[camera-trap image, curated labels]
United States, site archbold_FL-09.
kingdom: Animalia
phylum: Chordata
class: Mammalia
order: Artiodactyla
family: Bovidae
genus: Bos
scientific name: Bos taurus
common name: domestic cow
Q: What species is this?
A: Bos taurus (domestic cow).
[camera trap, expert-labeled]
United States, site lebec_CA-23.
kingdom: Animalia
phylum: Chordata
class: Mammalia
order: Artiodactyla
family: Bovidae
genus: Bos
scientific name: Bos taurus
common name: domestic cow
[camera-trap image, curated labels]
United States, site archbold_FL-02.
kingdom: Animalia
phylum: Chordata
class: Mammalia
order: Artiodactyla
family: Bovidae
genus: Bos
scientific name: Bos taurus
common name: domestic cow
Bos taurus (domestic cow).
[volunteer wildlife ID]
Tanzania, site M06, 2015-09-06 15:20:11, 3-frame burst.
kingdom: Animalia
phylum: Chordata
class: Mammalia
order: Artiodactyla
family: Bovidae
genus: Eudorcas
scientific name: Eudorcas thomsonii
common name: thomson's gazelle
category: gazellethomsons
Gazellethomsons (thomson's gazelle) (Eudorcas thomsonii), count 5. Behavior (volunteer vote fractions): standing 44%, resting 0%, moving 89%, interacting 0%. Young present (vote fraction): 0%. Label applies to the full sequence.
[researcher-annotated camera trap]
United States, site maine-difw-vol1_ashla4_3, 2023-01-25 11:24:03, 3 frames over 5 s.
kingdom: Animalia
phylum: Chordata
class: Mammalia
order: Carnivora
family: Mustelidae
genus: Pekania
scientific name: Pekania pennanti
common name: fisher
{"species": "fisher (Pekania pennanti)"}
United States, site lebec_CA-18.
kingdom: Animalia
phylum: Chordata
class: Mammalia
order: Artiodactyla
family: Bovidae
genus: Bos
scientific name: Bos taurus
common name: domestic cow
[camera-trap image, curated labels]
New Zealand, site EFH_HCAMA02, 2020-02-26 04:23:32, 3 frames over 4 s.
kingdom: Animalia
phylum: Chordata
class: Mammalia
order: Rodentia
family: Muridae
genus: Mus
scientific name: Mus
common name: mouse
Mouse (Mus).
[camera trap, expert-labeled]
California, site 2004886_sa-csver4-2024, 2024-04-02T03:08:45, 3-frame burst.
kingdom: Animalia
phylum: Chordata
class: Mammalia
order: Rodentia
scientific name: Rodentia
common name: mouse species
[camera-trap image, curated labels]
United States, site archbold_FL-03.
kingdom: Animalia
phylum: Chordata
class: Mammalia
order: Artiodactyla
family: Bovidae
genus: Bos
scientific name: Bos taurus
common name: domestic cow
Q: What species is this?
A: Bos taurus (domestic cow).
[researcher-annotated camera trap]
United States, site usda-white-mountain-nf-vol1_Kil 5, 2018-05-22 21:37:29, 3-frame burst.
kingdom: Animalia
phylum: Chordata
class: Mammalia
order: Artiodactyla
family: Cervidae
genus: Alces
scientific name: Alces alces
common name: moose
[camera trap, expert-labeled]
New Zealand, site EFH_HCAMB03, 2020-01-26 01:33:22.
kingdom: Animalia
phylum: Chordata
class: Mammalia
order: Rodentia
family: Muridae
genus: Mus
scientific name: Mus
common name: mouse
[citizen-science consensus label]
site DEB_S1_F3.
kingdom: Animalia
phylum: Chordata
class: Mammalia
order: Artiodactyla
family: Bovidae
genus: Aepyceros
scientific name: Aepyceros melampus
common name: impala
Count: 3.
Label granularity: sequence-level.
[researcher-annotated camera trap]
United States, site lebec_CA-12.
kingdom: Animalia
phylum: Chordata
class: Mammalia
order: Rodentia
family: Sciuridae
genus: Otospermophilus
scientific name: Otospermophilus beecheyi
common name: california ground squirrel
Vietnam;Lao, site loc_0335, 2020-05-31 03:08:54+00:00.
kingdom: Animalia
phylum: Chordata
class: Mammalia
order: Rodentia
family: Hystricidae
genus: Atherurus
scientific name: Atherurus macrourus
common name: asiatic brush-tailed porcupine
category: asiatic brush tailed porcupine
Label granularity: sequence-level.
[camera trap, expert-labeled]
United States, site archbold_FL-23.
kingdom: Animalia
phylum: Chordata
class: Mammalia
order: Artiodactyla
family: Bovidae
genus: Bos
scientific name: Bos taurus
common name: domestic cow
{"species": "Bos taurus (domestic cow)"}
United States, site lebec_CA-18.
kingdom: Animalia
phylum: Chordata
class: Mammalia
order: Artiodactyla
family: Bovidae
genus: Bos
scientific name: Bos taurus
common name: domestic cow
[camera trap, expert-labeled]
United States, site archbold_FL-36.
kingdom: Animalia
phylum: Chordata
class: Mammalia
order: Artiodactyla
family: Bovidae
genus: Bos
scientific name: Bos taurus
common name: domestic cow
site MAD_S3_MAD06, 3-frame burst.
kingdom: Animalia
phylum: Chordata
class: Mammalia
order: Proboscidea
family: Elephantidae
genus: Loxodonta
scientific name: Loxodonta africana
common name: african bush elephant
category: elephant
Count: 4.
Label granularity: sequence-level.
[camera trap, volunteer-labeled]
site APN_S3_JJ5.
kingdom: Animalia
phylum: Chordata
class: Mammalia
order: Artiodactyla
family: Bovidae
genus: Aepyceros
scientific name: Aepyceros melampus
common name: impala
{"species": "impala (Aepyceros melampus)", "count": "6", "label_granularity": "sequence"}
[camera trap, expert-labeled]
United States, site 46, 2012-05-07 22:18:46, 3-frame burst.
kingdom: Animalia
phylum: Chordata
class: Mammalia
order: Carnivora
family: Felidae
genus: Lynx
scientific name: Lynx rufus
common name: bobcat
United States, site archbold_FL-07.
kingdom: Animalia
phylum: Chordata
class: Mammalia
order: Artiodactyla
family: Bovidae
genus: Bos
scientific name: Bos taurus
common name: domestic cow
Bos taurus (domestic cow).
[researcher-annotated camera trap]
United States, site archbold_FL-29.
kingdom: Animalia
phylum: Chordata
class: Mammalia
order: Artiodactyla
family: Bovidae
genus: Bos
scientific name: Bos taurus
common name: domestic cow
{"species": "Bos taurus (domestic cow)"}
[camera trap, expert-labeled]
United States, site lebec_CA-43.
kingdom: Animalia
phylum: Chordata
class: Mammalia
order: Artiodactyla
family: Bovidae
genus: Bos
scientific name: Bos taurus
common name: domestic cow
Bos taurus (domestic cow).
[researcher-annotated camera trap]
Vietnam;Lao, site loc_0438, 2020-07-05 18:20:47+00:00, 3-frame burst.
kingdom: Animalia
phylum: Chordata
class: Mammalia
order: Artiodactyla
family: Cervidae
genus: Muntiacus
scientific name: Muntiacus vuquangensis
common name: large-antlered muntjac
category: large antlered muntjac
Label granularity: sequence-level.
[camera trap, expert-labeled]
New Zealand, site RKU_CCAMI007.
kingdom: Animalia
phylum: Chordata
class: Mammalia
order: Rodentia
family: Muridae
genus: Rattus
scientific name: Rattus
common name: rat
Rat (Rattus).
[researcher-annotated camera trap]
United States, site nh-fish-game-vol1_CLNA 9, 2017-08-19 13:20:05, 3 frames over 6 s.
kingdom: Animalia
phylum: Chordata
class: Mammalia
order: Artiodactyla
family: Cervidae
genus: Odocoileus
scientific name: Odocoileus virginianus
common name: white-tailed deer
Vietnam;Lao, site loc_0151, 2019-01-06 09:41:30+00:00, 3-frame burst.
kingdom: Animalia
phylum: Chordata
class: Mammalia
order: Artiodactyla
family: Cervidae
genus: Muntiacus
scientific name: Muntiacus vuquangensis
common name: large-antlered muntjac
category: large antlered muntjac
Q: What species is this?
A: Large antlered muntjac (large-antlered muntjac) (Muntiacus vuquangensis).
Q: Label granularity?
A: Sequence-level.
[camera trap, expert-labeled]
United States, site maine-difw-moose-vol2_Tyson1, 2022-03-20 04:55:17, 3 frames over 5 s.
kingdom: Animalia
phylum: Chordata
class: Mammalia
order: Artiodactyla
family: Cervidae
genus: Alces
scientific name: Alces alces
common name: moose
_____
ACTIVITY:
Every line of the listing that holds the word "burst" is to be found and copied.

RESPONSE TO THIS EXERCISE:
Tanzania, site M06, 2015-09-06 15:20:11, 3-frame burst.
California, site 2004886_sa-csver4-2024, 2024-04-02T03:08:45, 3-frame burst.
United States, site usda-white-mountain-nf-vol1_Kil 5, 2018-05-22 21:37:29, 3-frame burst.
site MAD_S3_MAD06, 3-frame burst.
United States, site 46, 2012-05-07 22:18:46, 3-frame burst.
Vietnam;Lao, site loc_0438, 2020-07-05 18:20:47+00:00, 3-frame burst.
Vietnam;Lao, site loc_0151, 2019-01-06 09:41:30+00:00, 3-frame burst.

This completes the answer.